Franco: una manovra difficile ma equa
Venerdi 28 Maggio 2010 alle 17:43 | 0 commenti
Paolo Franco, Lega Nord - Un Governo è finalmente intervenuto sull'unico settore che non ha risentito degli effetti della crisi economica. Il pubblico impiego ha infatti continuato a godere delle favorevoli condizioni garantite da contratti intangibili, con remunerazioni sempre al passo con i tempi.
Gli interventi previsti dall'ultima manovra finanziaria per questo settore sono di due tipi: il blocco degli aggiornamenti contrattuali che riguarderà tutti i livelli del pubblico impiego, e la riduzione degli emolumenti, riservata invece ai dirigenti pubblici che godono di un certo livello di retribuzione. Magistratura e politica compresi.
Premesso che in un Paese in cui con troppa facilità è sempre stata gettata addosso la croce addosso ad altri, diventa in questo momento fondamentale evitare qualsiasi generalizzazione nei confronti dei lavoratori della Pubblica Amministrazione. Soprattutto nei comuni più piccoli e nelle scuole, infatti, i dipendenti e gli insegnanti si applicano con competenza ed alacrità , contribuendo in modo encomiabile alla gestione degli affari comuni e alla formazione dei giovani.
Un fatto è però innegabile: in questi ultimi anni la forbice tra i dipendenti dei settori privati e quelli del pubblico impiego si è allargata enormemente. La crisi finanziaria, la recessione del manifatturiero, l'esplosione della cassa integrazione e l'incremento dei tassi di disoccupazione hanno flagellato le componenti dell'imprenditoria privata, in primis i lavoratori e la piccola impresa, ovvero coloro che hanno sempre contribuito all'alimentazione fiscale di questo Stato onnivoro. Il lavoratore dell'impresa privata ha assistito impotente alla flessione dell'orario di lavoro, al blocco e alla riduzione dello stipendio, e vive costantemente nell'insicurezza, con un piede sull'uscio di quell'azienda che al ritorno dalle ferie forse non riaprirà i cancelli. La situazione è ancora più grave per chi ha già perso il lavoro, magari in un'età che rende difficile, se non impossibile, il reinserimento. Eppure la vita costa: gli affitti, il mutuo, il vitto, bolli, assicurazioni, bollette, rette scolastiche dei figli.

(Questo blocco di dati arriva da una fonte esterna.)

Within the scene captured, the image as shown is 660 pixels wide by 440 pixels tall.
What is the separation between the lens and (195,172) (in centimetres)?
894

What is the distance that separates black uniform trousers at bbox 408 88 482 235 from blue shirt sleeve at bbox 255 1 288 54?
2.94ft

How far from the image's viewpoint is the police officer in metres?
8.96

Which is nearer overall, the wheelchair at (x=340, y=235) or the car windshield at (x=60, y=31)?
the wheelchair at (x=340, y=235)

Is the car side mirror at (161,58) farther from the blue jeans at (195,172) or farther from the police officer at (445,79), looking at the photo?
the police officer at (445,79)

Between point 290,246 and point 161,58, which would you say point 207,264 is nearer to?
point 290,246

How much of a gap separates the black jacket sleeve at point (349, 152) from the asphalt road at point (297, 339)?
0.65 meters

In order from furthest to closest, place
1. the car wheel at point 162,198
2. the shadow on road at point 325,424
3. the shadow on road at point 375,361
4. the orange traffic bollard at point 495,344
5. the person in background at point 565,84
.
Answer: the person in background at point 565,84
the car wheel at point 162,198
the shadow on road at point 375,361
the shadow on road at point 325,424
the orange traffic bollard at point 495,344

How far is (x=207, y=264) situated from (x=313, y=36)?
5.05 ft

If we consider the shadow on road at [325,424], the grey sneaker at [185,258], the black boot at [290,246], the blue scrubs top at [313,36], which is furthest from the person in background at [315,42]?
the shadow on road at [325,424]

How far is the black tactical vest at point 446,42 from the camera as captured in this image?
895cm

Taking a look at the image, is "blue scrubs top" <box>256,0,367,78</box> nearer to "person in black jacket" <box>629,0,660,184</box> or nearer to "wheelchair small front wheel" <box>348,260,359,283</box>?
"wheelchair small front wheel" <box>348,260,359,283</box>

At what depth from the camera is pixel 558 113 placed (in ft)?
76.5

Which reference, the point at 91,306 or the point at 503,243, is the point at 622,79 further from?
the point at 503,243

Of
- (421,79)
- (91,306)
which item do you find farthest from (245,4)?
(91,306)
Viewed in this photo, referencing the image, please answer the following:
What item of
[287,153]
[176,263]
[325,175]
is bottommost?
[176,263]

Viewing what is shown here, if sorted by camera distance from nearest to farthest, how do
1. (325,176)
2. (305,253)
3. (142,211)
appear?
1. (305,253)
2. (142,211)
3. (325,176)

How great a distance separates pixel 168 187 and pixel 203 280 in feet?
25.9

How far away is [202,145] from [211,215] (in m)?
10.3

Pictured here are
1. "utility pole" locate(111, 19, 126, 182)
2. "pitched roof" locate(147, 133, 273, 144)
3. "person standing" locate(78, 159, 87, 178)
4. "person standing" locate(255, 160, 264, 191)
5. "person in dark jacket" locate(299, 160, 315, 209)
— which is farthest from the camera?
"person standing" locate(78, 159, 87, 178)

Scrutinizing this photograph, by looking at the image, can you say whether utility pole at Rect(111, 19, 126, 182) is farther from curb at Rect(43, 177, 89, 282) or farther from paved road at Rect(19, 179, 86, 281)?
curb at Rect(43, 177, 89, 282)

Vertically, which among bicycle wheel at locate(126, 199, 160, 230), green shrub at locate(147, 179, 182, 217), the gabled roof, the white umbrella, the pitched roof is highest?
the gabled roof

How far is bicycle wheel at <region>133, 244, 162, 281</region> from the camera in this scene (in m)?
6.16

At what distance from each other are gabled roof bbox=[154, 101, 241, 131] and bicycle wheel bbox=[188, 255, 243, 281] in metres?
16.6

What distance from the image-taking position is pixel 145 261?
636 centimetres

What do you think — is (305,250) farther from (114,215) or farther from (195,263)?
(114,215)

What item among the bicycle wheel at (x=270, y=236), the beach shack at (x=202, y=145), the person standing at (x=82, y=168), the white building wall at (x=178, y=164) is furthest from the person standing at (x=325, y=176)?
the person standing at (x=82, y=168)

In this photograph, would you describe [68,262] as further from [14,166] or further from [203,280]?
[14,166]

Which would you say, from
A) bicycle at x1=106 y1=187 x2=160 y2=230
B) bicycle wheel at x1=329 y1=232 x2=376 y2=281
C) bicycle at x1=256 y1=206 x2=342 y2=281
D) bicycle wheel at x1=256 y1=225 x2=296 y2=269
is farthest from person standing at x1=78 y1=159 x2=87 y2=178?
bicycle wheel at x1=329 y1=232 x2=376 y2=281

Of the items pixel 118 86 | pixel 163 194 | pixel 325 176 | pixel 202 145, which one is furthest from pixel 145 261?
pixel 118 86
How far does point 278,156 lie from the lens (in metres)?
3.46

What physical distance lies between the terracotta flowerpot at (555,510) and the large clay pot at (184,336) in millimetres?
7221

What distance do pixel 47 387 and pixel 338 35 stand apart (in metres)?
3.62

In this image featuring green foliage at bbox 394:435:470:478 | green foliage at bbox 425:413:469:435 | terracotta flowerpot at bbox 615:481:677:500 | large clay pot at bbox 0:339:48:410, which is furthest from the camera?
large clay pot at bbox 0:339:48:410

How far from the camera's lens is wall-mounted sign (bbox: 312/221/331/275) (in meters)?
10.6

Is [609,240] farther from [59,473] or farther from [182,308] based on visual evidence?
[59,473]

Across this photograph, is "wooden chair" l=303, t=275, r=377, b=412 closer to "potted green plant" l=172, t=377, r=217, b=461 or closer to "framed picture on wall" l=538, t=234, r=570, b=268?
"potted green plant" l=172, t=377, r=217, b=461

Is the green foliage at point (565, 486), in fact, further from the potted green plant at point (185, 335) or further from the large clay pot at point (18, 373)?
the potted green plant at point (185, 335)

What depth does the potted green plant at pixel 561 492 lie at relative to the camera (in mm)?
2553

Il dipendente pubblico non corre il rischio di trovare le porte chiuse o di essere licenziato, mantenendo il diritto alla contribuzione previdenziale, alle ferie, ai permessi e alla malattia. Anche l'impiegato dell'azienda privata gode del diritto all'assenza per malattia, solo che di questi tempi- riconosciamolo onestamente- si guarda bene dall' usarlo! E, paradossalmente, proprio i lavoratori più garantiti per il posto di lavoro, sono stati finora i maggiori beneficiari degli effetti prodotti dalla crisi economica, potendo usufruire degli incentivi alla rottamazione e agli acquisti, del calo dei costi di locazione degli immobili, e della sostanziale diminuzione dei prezzi di moltissimi articoli di uso comune.

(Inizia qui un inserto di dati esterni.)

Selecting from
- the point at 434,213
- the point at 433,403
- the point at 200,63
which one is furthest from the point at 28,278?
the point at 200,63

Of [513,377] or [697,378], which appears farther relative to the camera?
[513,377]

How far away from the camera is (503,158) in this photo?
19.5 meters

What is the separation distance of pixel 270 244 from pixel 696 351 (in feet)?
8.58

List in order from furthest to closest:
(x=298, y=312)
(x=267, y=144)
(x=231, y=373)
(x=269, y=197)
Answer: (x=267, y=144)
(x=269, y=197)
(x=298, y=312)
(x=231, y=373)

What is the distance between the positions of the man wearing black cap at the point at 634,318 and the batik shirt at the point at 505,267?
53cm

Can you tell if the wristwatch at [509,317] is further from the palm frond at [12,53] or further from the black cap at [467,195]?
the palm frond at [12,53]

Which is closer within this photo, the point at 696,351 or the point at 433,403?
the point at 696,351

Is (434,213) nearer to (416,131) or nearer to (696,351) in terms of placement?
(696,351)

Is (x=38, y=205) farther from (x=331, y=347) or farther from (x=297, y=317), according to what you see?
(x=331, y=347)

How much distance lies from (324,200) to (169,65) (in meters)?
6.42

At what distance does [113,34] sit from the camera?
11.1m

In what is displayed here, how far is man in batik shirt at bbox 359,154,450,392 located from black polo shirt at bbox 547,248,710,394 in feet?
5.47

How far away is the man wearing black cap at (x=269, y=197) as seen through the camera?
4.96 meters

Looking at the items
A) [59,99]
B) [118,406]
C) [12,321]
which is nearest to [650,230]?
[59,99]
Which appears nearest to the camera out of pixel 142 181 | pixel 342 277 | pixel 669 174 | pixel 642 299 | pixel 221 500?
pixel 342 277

Come premesso, queste considerazioni non intendono demonizzare nessuno, se non coloro che in questi lunghi anni hanno approfittato di ogni spazio disponibile all'interno della finanza pubblica, con assunzioni clientelari, false dichiarazioni di invalidità , forme di corruzione ed impenitenti evasioni fiscali. Qui sta la questione morale più grave: ogni cento euro sottratti in maniera inopinata sono cento euro tolti al lavoro del giovane, del padre di famiglia, delle aziende oneste produttrici di ricchezza autentica e posti di lavoro.

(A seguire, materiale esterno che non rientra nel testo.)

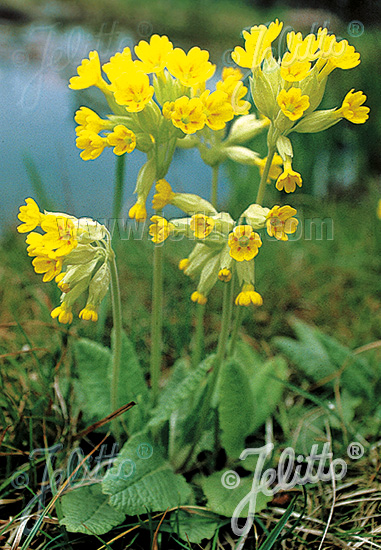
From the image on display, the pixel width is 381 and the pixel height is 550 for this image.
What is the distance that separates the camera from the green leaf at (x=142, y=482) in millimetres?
1521

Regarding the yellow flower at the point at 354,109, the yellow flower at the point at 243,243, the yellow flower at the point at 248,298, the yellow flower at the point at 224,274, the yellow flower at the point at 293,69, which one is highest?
the yellow flower at the point at 293,69

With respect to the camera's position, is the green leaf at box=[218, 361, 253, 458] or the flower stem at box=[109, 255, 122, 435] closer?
the flower stem at box=[109, 255, 122, 435]

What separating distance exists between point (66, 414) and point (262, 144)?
2009 mm

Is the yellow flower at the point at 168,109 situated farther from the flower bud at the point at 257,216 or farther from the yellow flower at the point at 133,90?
the flower bud at the point at 257,216

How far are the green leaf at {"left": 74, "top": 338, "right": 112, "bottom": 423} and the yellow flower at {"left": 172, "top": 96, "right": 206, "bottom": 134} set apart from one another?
0.98 m

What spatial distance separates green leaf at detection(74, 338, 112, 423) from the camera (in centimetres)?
191

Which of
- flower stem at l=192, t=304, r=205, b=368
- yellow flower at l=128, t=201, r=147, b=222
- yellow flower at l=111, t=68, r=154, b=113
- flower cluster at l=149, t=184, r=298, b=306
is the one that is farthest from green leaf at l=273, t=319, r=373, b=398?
yellow flower at l=111, t=68, r=154, b=113

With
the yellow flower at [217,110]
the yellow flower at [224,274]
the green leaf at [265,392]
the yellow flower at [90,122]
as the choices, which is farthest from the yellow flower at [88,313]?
→ the green leaf at [265,392]

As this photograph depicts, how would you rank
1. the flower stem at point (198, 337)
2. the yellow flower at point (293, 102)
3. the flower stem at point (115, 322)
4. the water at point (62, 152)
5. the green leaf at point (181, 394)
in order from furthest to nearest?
1. the water at point (62, 152)
2. the flower stem at point (198, 337)
3. the green leaf at point (181, 394)
4. the flower stem at point (115, 322)
5. the yellow flower at point (293, 102)

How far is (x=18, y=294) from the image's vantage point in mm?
2846

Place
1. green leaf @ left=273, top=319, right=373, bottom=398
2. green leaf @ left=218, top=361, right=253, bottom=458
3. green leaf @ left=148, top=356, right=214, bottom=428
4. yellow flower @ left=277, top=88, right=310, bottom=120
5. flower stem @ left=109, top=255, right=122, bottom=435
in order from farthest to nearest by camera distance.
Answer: green leaf @ left=273, top=319, right=373, bottom=398, green leaf @ left=218, top=361, right=253, bottom=458, green leaf @ left=148, top=356, right=214, bottom=428, flower stem @ left=109, top=255, right=122, bottom=435, yellow flower @ left=277, top=88, right=310, bottom=120

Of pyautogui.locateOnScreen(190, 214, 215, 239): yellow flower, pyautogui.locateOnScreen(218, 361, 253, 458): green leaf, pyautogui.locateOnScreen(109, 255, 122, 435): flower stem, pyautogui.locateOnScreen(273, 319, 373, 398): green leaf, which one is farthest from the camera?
pyautogui.locateOnScreen(273, 319, 373, 398): green leaf

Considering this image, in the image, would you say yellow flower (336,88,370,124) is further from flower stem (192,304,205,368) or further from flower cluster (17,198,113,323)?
flower stem (192,304,205,368)

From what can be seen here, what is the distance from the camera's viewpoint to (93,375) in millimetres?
1944
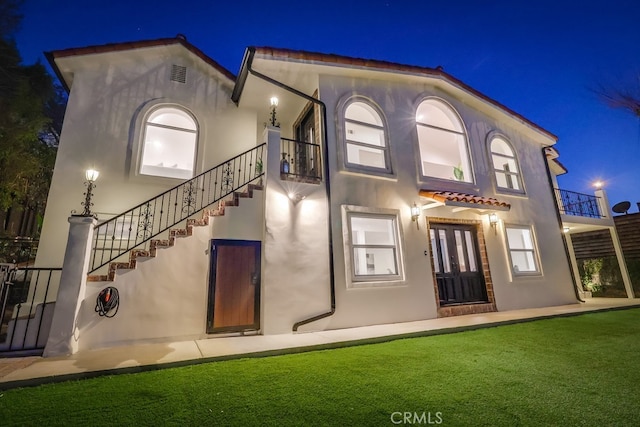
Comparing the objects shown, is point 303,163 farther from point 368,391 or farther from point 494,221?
point 494,221

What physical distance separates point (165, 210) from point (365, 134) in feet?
21.9

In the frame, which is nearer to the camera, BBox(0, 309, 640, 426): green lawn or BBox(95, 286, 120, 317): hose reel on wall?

Nessuno vuole gettare al macero i lavoratori pubblici, ma non è più possibile tollerare la difesa ad oltranza delle rendite di posizione, come invece sembrano ostinarsi a credere i sindacati e alcuni politici. Manifestazioni di protesta e scioperi sarebbero la terribile espressione di una sterile moltiplicazione delle spaccature all'interno del Paese: accanto alla divisione tra un Nord produttivo e un Sud che arranca nelle proprie contraddizioni, assisteremmo ad una ulteriore scomposizione tra il mondo del lavoro privato, spogliato della sua identità ed abbandonato alla mercè dei mercati e della globalizzazione, e quello pubblico, raggomitolato in sè stesso nella strenua difesa delle proprie prerogative come parte "altra" del Paese.